Fundamentals of freeze desalination: Critical review of ion inclusion and rejection studies from molecular dynamics perspective

As water needs and shortages increase, so has focus on freeze desalination as a potential solution to lower cost and more efficient desalination systems. At the molecular level, freeze desalination is caused by the higher solubility of ions in water than in ice - a phenomenon known as the ion rejection. This work reviews the published works and findings since 2004 on ion rejection and ion inclusion via Molecular Dynamics (MD) simulations. It begins with a brief historical background on the ion rejection phenomenon and MD simulations surrounding water and ionic solutions. The fundamentals of MD theory are reviewed and MD simulation practices related to ion rejection are explained. Finally, the current findings on ion inclusion and ion rejection - both the mechanisms and kinetics - are compared and contrasted among various studies. It is hypothesized that the ion rejection phenomenon is caused by dramatic structural rearrangements in the molecular structure around the ions and localized dislocations in the ice lattice that cause energetic differences between phases. To maximize ion rejection for freeze desalination systems, the current data supports temperatures closer to the melting point of the saltwater solution. However, there is not yet an optimized temperature available. Furthermore, further research is required to determine the best water-ion molecular model combination to simulate ion rejection.

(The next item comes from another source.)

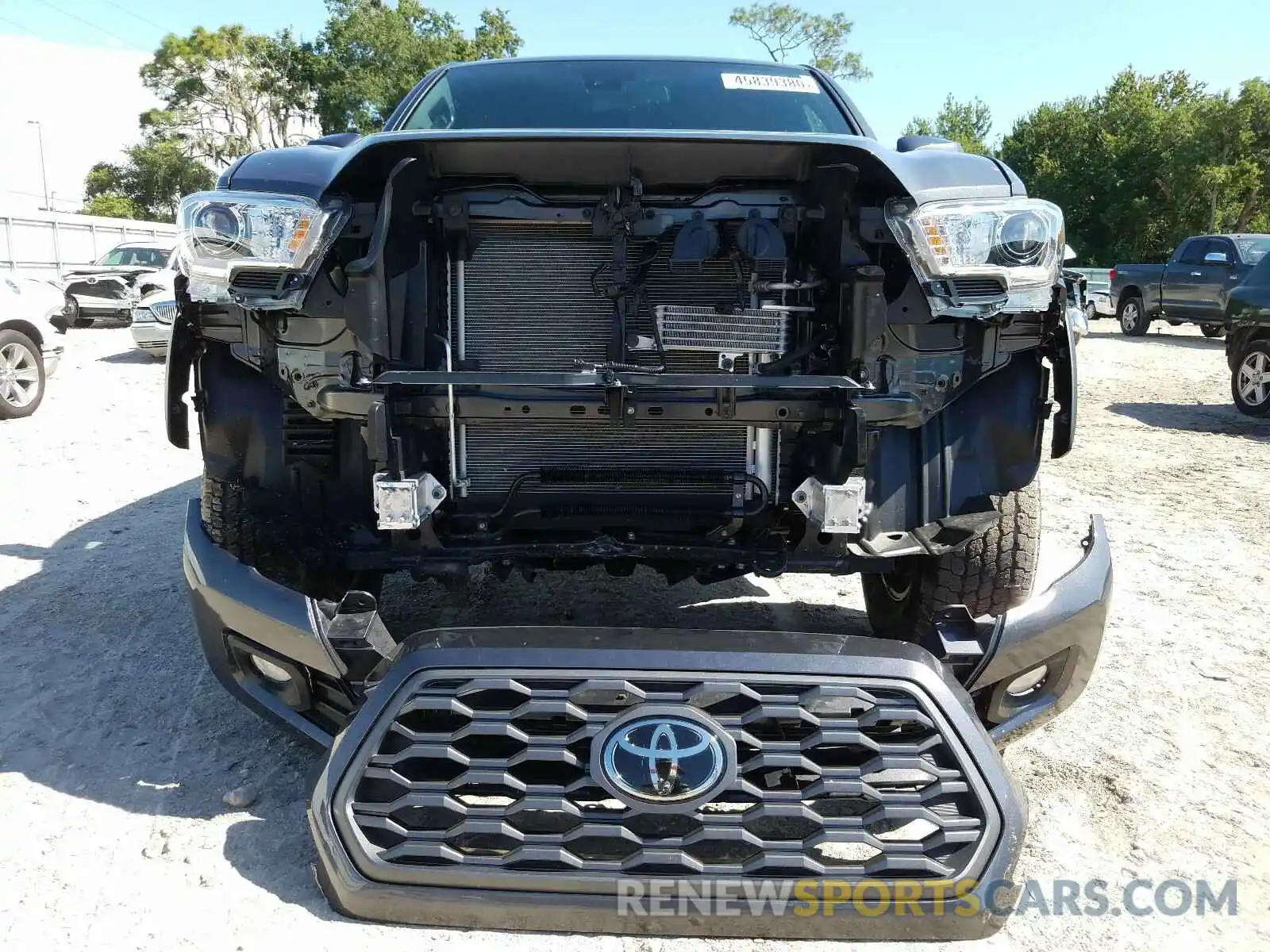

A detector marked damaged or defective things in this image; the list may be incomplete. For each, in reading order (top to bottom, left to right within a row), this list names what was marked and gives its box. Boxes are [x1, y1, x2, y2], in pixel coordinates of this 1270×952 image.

damaged vehicle [60, 240, 176, 325]
damaged vehicle [171, 57, 1111, 939]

When compared with the experimental results of large-scale tests, MD simulations overestimate the rate of ion rejection at a given temperature. This is most likely due the inability of MD simulations to account for brine pockets that form due to dendritic ice growth. The aim of this critical review is to serve as an introduction to MD simulations and their use in understanding the fundamental phenomena governing freeze desalination and will facilitate increased interest in use of MD simulations in future freeze desalination research.